**SET TASKS**
(a) Using the account of the town's open market, decide whether each statement agrees with it: (i) The visit was made to look for dumpling wrappers. (ii) Animal slaughter is seen there only on rare visits. (iii) The animals being slaughtered are stray dogs. Answer yes or no for each, quoting the deciding words.
(b) In the account of the town's open market, where are the best dumpling wrappers found?
(c) Pick up the account of the town's open market after its last sentence and keep it going.

**DOCUMENT SECTION**
....
Cullen: Okay, so we were at our town's open market the other weekend in search of dumpling wrappers (this is where the best ones are located). Now, every single time we enter this place (that stinks with the moist stench of death), we have no choice but to witness animal slaughter. And it's not just any animal that's being abused, imprisoned and slaughtered before our eyes. It's countless stray dogs. Usually when we go, we see skinned and gutted dogs hanging from hooks through their mouths with their fur and guts splattered on the concrete below. Also, we are witness to these poor dogs being imprisoned in filthy cages. However, when we went on this specific occasion, it was like it was the day before some sort of Chinese Thanksgiving that serves dog as the main dish.
....
**DATASET**

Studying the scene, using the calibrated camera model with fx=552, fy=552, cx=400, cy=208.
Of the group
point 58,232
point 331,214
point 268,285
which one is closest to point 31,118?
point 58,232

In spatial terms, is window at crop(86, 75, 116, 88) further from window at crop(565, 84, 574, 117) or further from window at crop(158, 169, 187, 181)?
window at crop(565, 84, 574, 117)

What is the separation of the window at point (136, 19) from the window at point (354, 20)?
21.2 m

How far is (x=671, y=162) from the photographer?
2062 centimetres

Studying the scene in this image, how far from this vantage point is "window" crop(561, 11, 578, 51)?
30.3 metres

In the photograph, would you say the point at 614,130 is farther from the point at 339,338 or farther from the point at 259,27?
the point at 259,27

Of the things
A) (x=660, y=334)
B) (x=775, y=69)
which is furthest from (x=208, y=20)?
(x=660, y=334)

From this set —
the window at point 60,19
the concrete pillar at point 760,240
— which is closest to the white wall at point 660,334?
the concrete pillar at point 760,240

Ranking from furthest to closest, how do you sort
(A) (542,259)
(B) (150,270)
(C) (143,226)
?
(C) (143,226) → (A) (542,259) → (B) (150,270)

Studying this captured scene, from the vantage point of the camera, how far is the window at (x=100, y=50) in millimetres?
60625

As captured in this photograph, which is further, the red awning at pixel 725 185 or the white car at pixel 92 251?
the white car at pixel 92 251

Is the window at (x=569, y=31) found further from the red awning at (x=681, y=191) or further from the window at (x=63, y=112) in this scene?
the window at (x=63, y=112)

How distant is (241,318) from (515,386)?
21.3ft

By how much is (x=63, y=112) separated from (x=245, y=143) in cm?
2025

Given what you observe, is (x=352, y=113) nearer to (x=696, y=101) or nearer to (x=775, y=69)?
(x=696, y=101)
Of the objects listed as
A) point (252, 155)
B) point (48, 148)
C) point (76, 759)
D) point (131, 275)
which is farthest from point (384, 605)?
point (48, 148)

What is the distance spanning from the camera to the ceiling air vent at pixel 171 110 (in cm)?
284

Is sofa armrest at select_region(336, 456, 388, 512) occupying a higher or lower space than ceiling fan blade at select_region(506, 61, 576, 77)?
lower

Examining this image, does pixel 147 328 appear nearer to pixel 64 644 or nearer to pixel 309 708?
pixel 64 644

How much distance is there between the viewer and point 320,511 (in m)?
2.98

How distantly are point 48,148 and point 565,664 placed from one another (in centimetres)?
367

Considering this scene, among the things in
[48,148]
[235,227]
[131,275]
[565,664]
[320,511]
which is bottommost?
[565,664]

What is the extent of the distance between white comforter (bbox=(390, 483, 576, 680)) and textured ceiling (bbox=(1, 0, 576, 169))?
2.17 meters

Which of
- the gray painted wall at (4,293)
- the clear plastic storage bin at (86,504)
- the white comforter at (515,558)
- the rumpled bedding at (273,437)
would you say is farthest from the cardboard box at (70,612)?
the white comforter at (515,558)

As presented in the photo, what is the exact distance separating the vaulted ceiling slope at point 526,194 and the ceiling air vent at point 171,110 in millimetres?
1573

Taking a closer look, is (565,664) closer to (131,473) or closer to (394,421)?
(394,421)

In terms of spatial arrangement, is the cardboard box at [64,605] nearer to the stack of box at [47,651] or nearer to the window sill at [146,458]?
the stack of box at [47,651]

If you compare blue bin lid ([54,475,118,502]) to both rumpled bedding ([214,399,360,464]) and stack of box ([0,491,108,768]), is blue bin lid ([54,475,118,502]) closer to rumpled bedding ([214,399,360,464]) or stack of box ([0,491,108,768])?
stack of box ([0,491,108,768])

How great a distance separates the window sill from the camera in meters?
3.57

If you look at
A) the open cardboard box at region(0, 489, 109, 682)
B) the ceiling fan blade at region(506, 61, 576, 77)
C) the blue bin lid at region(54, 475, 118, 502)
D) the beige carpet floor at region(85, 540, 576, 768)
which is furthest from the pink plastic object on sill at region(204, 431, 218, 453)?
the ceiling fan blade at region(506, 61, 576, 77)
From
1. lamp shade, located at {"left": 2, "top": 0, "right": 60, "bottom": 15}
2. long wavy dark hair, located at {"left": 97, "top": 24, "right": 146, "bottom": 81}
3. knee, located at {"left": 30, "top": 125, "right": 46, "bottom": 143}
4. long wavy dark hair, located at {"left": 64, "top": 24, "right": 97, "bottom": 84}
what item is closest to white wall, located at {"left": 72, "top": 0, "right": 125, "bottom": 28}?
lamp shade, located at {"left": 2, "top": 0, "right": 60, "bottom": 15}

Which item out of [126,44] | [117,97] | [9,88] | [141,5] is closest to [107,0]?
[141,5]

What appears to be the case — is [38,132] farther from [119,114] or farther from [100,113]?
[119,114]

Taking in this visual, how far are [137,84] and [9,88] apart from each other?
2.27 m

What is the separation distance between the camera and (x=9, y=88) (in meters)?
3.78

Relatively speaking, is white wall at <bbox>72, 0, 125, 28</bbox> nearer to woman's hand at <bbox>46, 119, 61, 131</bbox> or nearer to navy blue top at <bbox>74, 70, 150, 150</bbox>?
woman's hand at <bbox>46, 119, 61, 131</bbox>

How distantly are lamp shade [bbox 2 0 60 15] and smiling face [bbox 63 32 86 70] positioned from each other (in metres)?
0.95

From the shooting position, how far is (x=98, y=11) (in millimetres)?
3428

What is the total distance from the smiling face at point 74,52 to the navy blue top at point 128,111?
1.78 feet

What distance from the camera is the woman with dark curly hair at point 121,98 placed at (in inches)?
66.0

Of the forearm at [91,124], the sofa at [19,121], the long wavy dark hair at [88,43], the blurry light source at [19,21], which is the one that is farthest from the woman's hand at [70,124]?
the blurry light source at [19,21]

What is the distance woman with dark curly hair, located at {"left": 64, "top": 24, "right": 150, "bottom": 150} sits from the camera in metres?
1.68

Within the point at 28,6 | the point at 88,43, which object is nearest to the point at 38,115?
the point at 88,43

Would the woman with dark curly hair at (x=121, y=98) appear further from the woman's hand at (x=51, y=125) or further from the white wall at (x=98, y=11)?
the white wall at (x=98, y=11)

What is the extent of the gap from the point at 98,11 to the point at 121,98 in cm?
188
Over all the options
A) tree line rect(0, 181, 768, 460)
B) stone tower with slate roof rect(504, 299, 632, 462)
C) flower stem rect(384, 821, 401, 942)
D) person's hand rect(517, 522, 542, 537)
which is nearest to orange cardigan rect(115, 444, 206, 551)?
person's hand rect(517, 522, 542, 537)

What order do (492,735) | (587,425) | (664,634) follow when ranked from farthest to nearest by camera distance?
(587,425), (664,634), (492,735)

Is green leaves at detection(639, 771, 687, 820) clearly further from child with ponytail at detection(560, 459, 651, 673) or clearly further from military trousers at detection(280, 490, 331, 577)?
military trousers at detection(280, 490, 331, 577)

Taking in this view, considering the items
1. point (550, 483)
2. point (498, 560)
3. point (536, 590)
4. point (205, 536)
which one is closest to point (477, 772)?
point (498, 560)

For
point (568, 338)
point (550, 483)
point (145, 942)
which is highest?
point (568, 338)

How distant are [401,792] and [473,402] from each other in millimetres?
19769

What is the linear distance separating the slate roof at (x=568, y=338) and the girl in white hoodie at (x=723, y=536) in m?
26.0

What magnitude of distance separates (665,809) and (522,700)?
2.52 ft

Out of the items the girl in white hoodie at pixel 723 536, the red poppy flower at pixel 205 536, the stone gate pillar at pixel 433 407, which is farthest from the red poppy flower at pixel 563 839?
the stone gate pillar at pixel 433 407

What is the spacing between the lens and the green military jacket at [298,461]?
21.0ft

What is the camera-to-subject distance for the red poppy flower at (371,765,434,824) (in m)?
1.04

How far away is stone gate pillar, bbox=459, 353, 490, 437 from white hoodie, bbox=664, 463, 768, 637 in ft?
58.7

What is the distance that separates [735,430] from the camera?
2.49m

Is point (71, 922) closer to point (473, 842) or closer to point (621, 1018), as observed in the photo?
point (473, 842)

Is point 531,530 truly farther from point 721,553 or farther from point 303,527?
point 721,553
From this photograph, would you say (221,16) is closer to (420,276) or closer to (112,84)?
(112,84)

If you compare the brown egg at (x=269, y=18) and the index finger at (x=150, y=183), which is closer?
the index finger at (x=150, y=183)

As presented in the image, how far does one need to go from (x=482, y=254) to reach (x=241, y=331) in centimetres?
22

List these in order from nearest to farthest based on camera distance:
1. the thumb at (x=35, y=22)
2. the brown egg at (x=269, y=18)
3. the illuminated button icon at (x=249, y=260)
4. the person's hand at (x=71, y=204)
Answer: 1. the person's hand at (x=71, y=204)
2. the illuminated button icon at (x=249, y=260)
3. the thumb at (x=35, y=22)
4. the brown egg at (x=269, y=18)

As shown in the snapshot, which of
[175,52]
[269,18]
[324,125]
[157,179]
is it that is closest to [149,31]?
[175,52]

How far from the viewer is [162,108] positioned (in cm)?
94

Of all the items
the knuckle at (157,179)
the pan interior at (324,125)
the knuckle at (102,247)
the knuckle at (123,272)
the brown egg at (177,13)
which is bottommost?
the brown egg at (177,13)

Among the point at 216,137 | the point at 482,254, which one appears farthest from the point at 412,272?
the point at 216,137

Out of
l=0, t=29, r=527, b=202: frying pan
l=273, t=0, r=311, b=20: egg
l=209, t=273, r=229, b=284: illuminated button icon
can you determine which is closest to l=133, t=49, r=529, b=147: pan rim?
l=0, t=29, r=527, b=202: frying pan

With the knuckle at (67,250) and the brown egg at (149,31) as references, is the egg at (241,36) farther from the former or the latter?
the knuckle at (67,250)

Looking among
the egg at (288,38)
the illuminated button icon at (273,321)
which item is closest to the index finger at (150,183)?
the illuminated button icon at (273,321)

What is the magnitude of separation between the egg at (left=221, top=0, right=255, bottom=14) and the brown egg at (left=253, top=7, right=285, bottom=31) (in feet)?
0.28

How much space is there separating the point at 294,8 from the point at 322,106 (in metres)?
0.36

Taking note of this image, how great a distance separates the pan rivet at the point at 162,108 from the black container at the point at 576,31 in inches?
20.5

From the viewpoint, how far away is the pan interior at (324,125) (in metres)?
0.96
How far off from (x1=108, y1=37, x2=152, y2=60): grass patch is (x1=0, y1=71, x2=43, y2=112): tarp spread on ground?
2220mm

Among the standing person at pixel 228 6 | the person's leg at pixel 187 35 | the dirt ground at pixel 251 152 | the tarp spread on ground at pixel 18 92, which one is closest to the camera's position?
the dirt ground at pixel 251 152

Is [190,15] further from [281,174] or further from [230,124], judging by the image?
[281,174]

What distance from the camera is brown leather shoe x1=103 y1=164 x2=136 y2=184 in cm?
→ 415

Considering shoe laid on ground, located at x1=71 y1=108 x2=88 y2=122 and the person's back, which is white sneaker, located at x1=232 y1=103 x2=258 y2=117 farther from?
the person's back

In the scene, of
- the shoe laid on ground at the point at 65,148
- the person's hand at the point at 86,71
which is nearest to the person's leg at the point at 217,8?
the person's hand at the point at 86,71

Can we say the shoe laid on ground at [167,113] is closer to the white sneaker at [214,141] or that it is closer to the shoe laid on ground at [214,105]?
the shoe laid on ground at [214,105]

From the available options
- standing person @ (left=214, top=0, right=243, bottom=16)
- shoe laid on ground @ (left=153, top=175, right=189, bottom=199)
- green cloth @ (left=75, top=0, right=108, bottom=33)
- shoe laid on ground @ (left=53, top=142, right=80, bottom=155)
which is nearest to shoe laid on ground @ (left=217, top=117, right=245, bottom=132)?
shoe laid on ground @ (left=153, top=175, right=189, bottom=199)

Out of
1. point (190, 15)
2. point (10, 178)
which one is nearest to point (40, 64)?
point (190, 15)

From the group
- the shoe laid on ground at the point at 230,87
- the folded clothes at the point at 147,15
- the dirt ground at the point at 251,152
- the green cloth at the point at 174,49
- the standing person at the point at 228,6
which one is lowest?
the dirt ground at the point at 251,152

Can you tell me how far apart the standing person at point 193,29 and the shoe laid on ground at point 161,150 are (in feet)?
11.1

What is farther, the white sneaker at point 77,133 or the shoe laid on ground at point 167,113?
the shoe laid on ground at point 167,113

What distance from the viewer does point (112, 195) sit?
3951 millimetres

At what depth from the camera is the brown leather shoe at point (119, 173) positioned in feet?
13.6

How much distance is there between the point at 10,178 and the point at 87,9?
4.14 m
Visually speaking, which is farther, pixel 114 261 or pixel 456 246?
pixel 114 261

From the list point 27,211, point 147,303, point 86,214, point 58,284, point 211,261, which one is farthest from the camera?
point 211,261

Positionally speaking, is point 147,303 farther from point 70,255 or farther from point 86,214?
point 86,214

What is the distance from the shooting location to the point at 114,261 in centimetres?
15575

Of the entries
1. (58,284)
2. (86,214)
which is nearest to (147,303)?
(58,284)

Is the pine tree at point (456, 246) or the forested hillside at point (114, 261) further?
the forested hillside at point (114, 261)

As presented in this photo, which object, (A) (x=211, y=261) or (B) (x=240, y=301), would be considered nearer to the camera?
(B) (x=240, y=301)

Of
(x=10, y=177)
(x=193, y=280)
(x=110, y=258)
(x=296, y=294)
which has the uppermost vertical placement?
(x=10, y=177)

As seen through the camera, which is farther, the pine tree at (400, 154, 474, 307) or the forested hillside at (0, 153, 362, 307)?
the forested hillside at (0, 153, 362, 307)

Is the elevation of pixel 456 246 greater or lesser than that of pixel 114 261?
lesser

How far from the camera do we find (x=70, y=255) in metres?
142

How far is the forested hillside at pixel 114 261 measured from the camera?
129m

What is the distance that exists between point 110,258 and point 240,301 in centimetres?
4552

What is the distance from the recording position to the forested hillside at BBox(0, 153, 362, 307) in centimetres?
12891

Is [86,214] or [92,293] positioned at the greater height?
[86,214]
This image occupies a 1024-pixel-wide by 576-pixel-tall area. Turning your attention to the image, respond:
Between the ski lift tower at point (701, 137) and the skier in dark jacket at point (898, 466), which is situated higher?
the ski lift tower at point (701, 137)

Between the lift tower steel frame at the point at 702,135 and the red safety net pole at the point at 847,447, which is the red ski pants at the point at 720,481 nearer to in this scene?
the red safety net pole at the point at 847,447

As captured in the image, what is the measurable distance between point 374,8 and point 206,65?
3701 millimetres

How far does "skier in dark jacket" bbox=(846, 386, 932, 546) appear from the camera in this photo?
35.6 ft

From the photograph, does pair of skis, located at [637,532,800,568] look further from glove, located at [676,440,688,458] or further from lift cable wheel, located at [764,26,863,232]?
....
**TASK-BY-TASK ANSWERS**
(a)
(i) Yes: "in search of dumpling wrappers"
(ii) No: "every single time we enter this place (that stinks with the moist stench of death), we have no choice but to witness animal slaughter"
(iii) Yes: "It's countless stray dogs."

(b) At the town's open market.

(c)
Melissa: We'll spare you the gory details, simply because we want you to continue to come back and visit our blog without losing sleep at night or waking up screaming if you do get any sleep, but I'll just tell you that it was like nothing I have ever seen in my life, in person or PETA video. It was a week ago or so and the images and sickening cries are still fresh in my mind. Mind you, not a single person at the market winced, let alone seemed to notice, aside from us. This is simply a cultural divergence that we will of course respect and perhaps accept in due time. Yet it rekindled in us an urge to re-explore our inner vegetarians, as we agreed that simply avoiding dog's meat would only quell our conscience as far as we could see, but not what we know to be true: that whatever abuse we were seeing here against dogs was happening around the world, including in our own country, to cows, pigs, chickens, turkeys, and any other animal that humankind sees fit to eat. As you may know, and as Cullen will never be able to forget as I remind him constantly, I was a vegetarian for five years starting in high school and throughout the entirety of college. When I traveled to Ecuador and lived in Armenia, cultural norms and call for sensitivity overwhelmed my instincts to avoid meat, and so I broke my vegetarianism to avoid offending my hosts. Now seemed like the perfect opportunity to take it up once again, given the inspiring scene at the market.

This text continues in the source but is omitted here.